From: aidotengineer

ChatGPT quickly became one of the fastest-growing applications in history [00:00:00]. Despite its popularity, its user experience can be confusing [00:00:08]. The application often feels like its different components were built by separate teams, lacking a cohesive multimodal interface where text and voice interact seamlessly [01:18:00].

The “Shipping the Org Chart” Problem

This issue is akin to what Scott Hansselman described as “shipping the org chart” [01:22:00]. He illustrated this by describing the experience of being in an electric vehicle where the map, climate controls, and speedometer all had different fonts, revealing that they were essentially three Android tablets chained together, reflecting the company’s internal organizational structure rather than a unified user experience [01:26:00]. OpenAI exhibits a similar pattern, where rapid technical improvements are shipped without full integration, leading to a “science fair full of potential options” [01:50:00].

Enhancing AI Interaction with Tool Calls and Reasoning Models

To address these limitations, two key improvements for applications like ChatGPT are proposed:

  1. Allowing simultaneous voice and text interaction [02:14:00].
  2. Smartly choosing the appropriate AI model based on the user’s request [02:16:00].

These enhancements can be achieved using off-the-shelf tools and functions [02:20:00].

The Power of Tool Calls

Tool calls enable AI models to perform specific actions or access external information. For instance, a real-time audio chat can leverage tool calls to:

  • Send text messages for longer details, links, or drafts [02:29:00].
  • Hand off to a smarter model for more complex queries and then return with an answer [02:34:00].

An example of a specific tool is the send chat message tool, which allows the AI to provide details that are easier to convey via text [04:41:00]. This can be achieved with simple prompts and descriptive instructions [04:52:00].

Leveraging Reasoning Models

For more detailed or complex inquiries, reasoning models are crucial. These models are designed to:

  • Handle complex questions by breaking them down [03:30:00].
  • Write a plan or process to ensure the desired outcome, particularly in tasks like code refactoring [03:37:00].
  • Provide more detailed responses, even informing the user about the thinking process involved [03:50:00].

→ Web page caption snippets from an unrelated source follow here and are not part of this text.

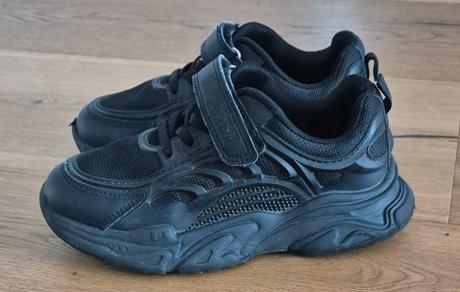 Dievčenské botasky, 32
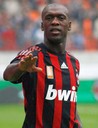 General knowledge about Clarence Seedorf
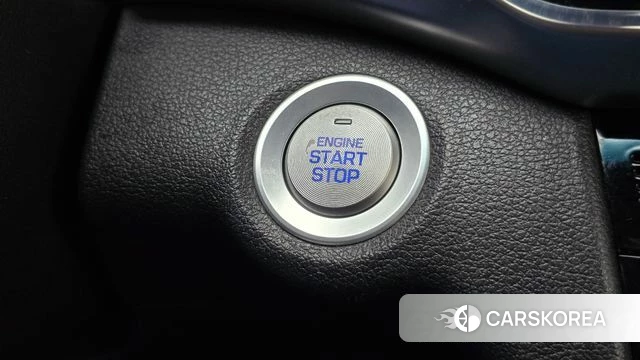 Hyundai The New Avante AD 2019 Белый из Кореи, фото 5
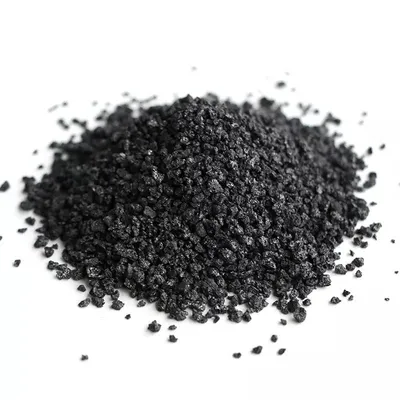 Premium Calcined Petroleum Coke for Enhanced Performance and Efficiency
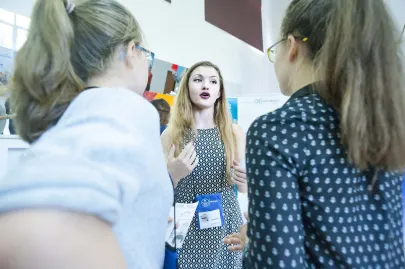 Uczestnicy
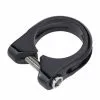 Brandless Collier De Serrage Tige De Selle Noir -Polisport Soldes collier de serrage tige de selle noir full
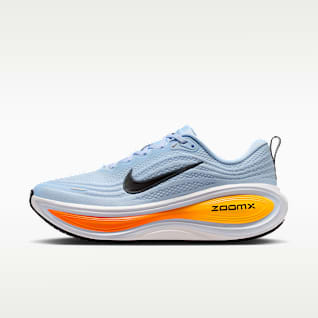 Hydrogen Blue/White/Total Orange/Black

A common pattern involves using heuristics: if a user asks for details, pros, or cons, the request can be handed off to a reasoning model [03:46:00]. Another specific tool for reasoning models sends the conversation details to the reasoning model whenever a user wants to delve deeper into a topic [04:57:00].

Practical Application: An Enhanced AI Experience

An improved AI experience can feature a voice interface with an integrated chat panel. This allows users to speak while simultaneously viewing or typing text, similar to texting a friend during a FaceTime call [02:51:00].

Consider the following interaction:

  1. User asks via voice: “Can you send me a link to a park that I should go visit?” [04:08:00]
  2. AI responds via voice and sends text via a tool call: “Of course. I’ll send you a link to a popular park in California.” [04:12:00] (A link appears in the chat panel).
  3. User asks for more detail via voice: “I’ve heard about Yosemite. Can you tell me more about its history? Go deep.” [04:18:00]
  4. AI responds via voice and sends detailed text via a reasoning model tool call: “Yosemite National Park’s history is rich, beginning with its ancient Native American heritage and leading to its establishment as a national park. Check the chat for more details.” [04:25:00] (Extensive historical information appears in the chat panel).

This seamless integration of voice and text, facilitated by tool calls for specific actions and reasoning models for deeper analysis, creates a far more intuitive and powerful user experience [03:05:00]. The source code for such an implementation is available on GitHub under “fix gpt” [05:13:00].